Capítulo 127 - Aparição

O Grão-Administrador de Manto Branco Xiao Shu 2423 palavras 2026-01-23 12:18:19

Depois de comer e beber à vontade, Chu Li observou o céu através da janela, levantou-se e despediu-se.

O sol se punha a oeste, e a penumbra da noite se espalhava como névoa. Sem fazer ruído, ele deixou a residência e dirigiu-se para o local mencionado por Mota: a Casa do Sol Nascente.

Este era o maior restaurante da cidade de Minzhou, erguendo-se a quase vinte metros de altura; do topo, era possível contemplar toda a cidade. Do lado de fora, ao olhar para cima, via-se um longo tecido branco ondulando ao vento, onde, em vermelho vivo, estava escrito: “O Macaco Celestial Jiang Huai é filho de uma rameira”. Contudo, banhado pela luz alaranjada do poente, o letreiro já não chamava tanta atenção.

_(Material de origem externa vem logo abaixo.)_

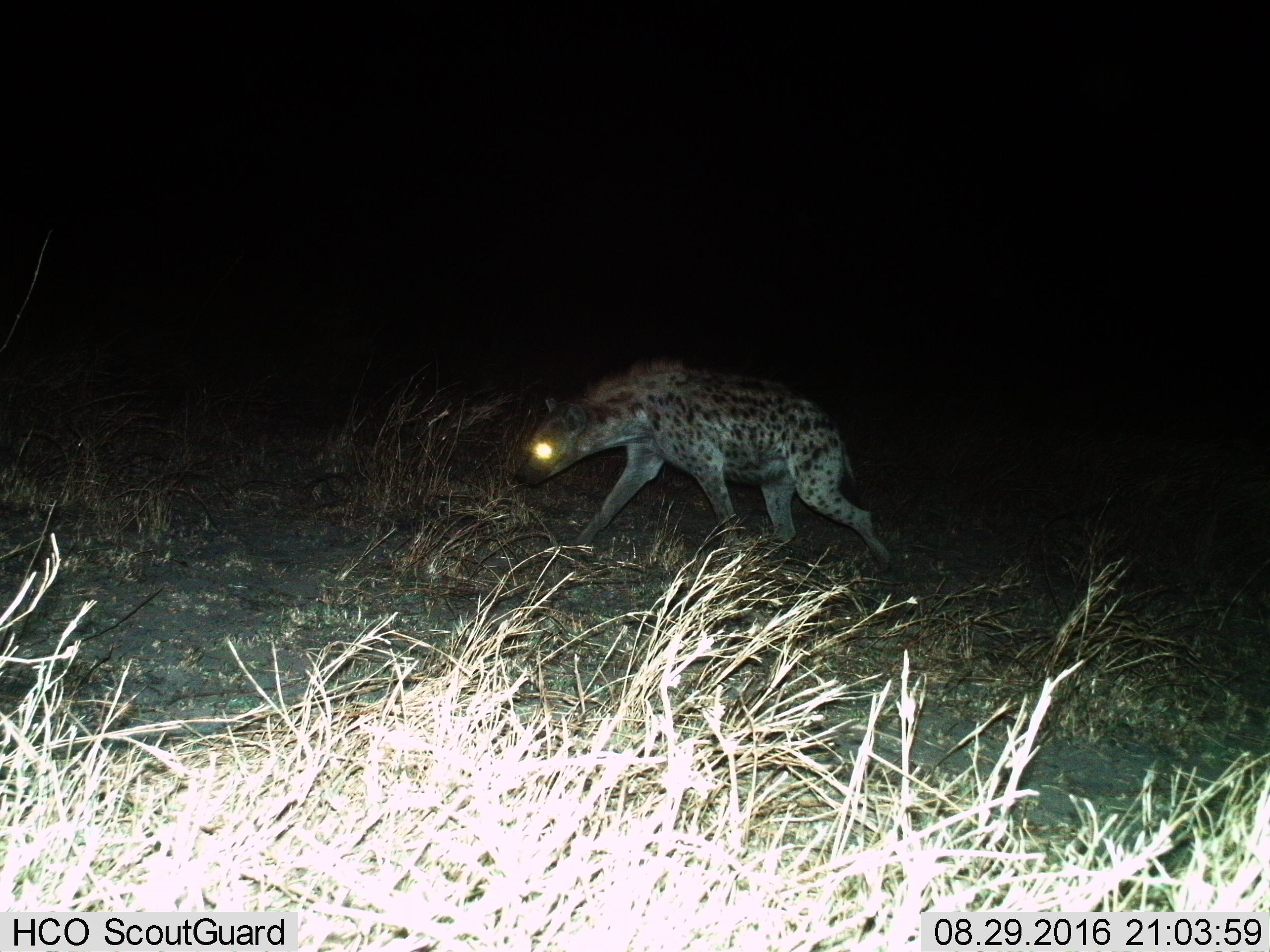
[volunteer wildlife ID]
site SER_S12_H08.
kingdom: Animalia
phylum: Chordata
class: Mammalia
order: Carnivora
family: Hyaenidae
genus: Crocuta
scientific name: Crocuta crocuta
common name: spotted hyena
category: hyenaspotted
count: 1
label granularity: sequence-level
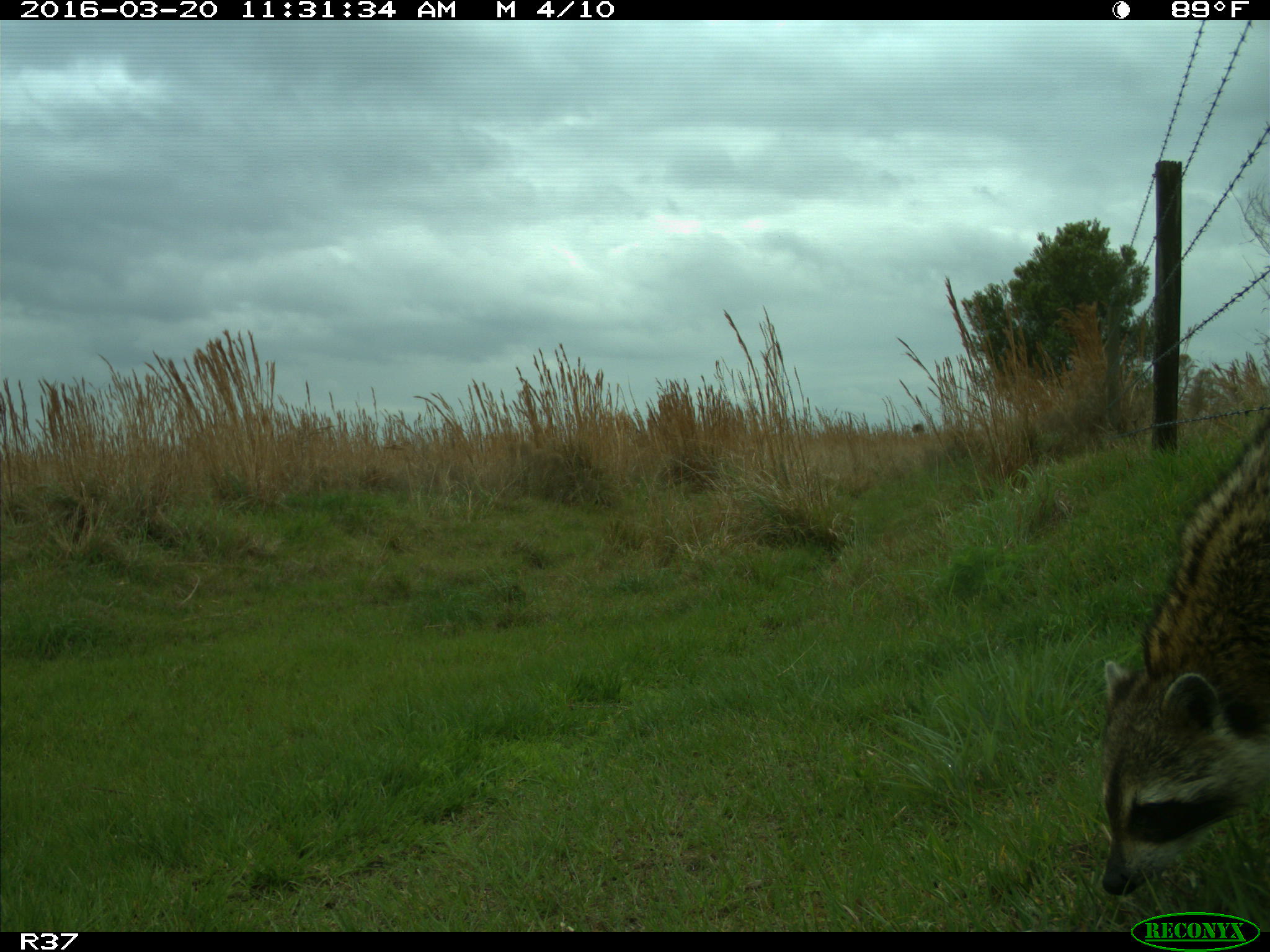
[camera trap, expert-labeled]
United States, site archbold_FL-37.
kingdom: Animalia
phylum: Chordata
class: Mammalia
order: Carnivora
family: Procyonidae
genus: Procyon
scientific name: Procyon lotor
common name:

Chu Li sorriu levemente e entrou na Casa do Sol Nascente, sentando-se em uma mesa no terceiro andar. Ainda era cedo; poucos estavam jantando. No terceiro piso, sete ou oito mesas estavam ocupadas, e seus ocupantes conversavam em voz baixa sobre o incidente. Sentado ali, bastava levantar os olhos para ver o tecido branco pela janela aberta; era impossível não notá-lo.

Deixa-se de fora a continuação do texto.